Rickberg, Merit (2023). Towards complexity thinking with Juri Lotman: modelling cultural dynamics in educational systems. Supervisors: Peeter Torop & Silvi Salupere
Societies tend to put a lot of hope and pressure on education to serve as a ground for tackling global challenges and initiating change towards societal goals. Despite the attempts to plan, manage and measure these multilevel processes they can still lead to unforeseen results. One way to account for such indeterminacy is to model education as a complex system. Complexity research provides a framework for making sense of nonlinear interactions between the parts of a system that result in unpredictable outcomes. While all complex systems can be described by some common principles, there are also profound differences in how these systems behave depending on whether we observe complexity in physical systems or in culture. The thesis proposes that Juri Lotman’s semiotic theory offers a valuable perspective for elaborating the particularity of culture as a complex system. The complexity thinking approach stemming from Lotman’s ideas allows to maintain the static–dynamic dimension of cultural processes in paradoxical tension and, through that, has the potential to address both linear developments as well as unexpected bifurcations and view them as mutually conditional. The dissertation explicates how Lotmanian complexity framework enables to model the relation between cultural dynamics and the structural organisation of culture and can thus provide a valuable insight for the field of education where the question regarding the capacity of various models to initiate the desired change is of critical importance.
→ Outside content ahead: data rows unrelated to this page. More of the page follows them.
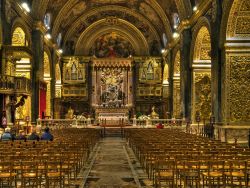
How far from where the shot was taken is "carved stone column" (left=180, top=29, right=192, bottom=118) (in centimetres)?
3045

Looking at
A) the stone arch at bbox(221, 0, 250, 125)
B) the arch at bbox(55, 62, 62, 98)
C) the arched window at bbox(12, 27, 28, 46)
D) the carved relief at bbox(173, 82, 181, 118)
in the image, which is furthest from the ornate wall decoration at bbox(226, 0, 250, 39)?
the arch at bbox(55, 62, 62, 98)

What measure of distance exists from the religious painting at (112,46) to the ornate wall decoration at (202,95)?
18141 mm

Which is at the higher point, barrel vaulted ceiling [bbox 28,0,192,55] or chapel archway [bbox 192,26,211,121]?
barrel vaulted ceiling [bbox 28,0,192,55]

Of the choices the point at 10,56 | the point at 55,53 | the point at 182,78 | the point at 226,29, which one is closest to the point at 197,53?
the point at 182,78

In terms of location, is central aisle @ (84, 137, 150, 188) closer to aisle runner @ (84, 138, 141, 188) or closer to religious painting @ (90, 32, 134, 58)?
aisle runner @ (84, 138, 141, 188)

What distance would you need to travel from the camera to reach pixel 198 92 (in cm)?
3000

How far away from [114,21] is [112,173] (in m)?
34.2

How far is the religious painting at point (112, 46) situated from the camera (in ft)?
155

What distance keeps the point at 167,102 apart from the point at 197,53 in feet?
42.2

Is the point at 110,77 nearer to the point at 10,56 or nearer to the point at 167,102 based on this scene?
the point at 167,102

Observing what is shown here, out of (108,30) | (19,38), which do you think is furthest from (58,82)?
(19,38)

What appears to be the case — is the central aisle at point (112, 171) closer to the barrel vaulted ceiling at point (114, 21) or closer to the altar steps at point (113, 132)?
the altar steps at point (113, 132)

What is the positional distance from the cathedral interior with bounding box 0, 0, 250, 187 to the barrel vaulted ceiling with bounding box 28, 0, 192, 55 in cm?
11

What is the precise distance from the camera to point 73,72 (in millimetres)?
44906
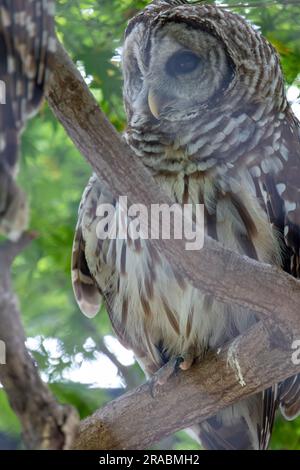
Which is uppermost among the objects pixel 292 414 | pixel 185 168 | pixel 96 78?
pixel 96 78

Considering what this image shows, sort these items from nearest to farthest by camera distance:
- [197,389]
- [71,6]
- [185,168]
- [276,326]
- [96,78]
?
1. [276,326]
2. [197,389]
3. [185,168]
4. [71,6]
5. [96,78]

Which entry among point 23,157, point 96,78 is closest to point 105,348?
point 23,157

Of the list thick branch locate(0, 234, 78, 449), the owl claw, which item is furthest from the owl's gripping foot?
thick branch locate(0, 234, 78, 449)

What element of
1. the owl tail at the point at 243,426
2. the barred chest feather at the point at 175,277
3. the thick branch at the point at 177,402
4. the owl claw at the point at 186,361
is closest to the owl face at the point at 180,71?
the barred chest feather at the point at 175,277

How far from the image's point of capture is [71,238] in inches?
181

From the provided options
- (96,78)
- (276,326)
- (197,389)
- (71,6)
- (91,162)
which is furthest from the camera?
(96,78)

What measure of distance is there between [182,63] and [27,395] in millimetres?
2209

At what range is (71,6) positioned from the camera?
4.01 meters

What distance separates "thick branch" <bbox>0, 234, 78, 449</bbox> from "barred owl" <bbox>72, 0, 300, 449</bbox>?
154cm

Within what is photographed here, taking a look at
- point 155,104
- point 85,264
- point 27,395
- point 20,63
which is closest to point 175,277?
point 85,264

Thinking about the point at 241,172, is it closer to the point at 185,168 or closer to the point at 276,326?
the point at 185,168

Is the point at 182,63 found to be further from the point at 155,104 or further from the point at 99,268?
the point at 99,268

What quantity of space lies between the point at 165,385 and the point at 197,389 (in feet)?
0.42

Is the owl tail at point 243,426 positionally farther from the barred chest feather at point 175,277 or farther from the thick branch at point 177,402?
the thick branch at point 177,402
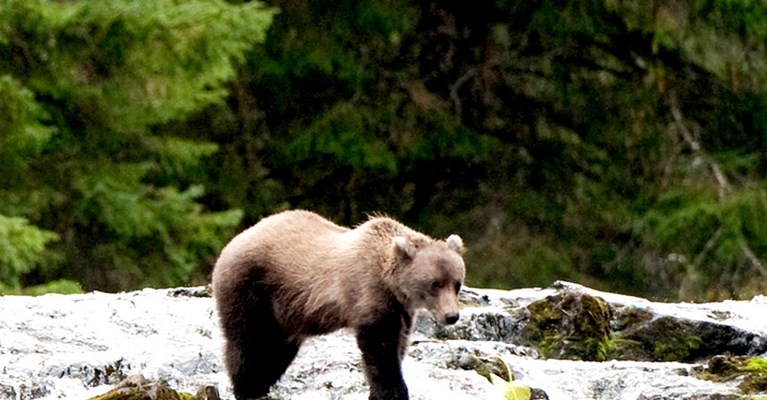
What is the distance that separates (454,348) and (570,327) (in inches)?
39.8

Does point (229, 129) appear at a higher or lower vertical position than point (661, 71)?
lower

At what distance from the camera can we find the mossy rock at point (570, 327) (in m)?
9.33

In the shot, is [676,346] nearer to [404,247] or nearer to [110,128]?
[404,247]

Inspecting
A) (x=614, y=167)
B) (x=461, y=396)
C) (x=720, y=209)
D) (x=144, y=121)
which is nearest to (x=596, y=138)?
(x=614, y=167)

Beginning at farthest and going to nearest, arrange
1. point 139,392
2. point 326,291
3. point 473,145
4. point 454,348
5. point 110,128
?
point 473,145 → point 110,128 → point 454,348 → point 326,291 → point 139,392

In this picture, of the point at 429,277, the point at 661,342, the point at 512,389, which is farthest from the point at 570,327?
the point at 429,277

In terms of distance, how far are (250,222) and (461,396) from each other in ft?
44.7

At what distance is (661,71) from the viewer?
868 inches

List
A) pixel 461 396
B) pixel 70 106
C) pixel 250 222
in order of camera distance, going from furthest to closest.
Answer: pixel 250 222, pixel 70 106, pixel 461 396

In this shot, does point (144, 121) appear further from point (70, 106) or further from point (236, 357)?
point (236, 357)

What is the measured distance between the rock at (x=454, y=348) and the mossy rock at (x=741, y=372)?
0.02 meters

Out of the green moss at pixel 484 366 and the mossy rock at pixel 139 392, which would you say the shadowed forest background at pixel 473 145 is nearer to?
the green moss at pixel 484 366

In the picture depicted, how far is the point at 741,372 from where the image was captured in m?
8.21

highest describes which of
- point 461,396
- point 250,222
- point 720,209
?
point 461,396
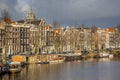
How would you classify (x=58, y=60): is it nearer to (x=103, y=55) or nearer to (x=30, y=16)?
(x=103, y=55)

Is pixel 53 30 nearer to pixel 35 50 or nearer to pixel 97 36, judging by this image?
pixel 35 50

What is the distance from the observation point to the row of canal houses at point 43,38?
85.9 m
Damčević, Katarina. (2023). Semiotics of hate speech and contested symbols: the “Za dom spremni” Ustaša salute in contemporary Croatia. University of Tartu. Supervisors: Andreas Ventsel & Mari-Liis Madisson
This dissertation studies the meaning-making patterns surrounding hate speech and contested symbols in Croatia by focusing on Za dom spremni (“Ready for the Homeland”), the salute used by the fascist Ustaša movement during World War Two. I rely predominantly on cultural semiotics, which allows me to approach the salute as a particular model or interpretational frame of social reality, as well as analyze dominant meaning-making hierarchies associated with it. Za dom spremni was the official salute of the Independent State of Croatia, a puppet state of Nazi Germany and fascist Italy that existed from 1941 to 1945. The ruling Ustaša regime used the salute in documents and declarations that were a part of the genocidal policies that resulted in the mass murder of Serbs, Jews, Roma, and antifascists of all nationalities in concentration camps, prisons, and other execution sites. While the salute was banned in socialist Yugoslavia, it resurfaced during the Croatian War of Independence (1991-1995) along with a broader rehabilitation of the Ustaša movement. Since the dissolution of Yugoslavia and the 1990s war, the salute was appropriated by right-wing politicians and groups as a symbol of that conflict, and is often used to reinforce a one-sided version of the past and the post-war national identity, as well as to mobilize voters and advance political agendas. This dissertation focuses on three particular cases of how the salute was used for these purposes.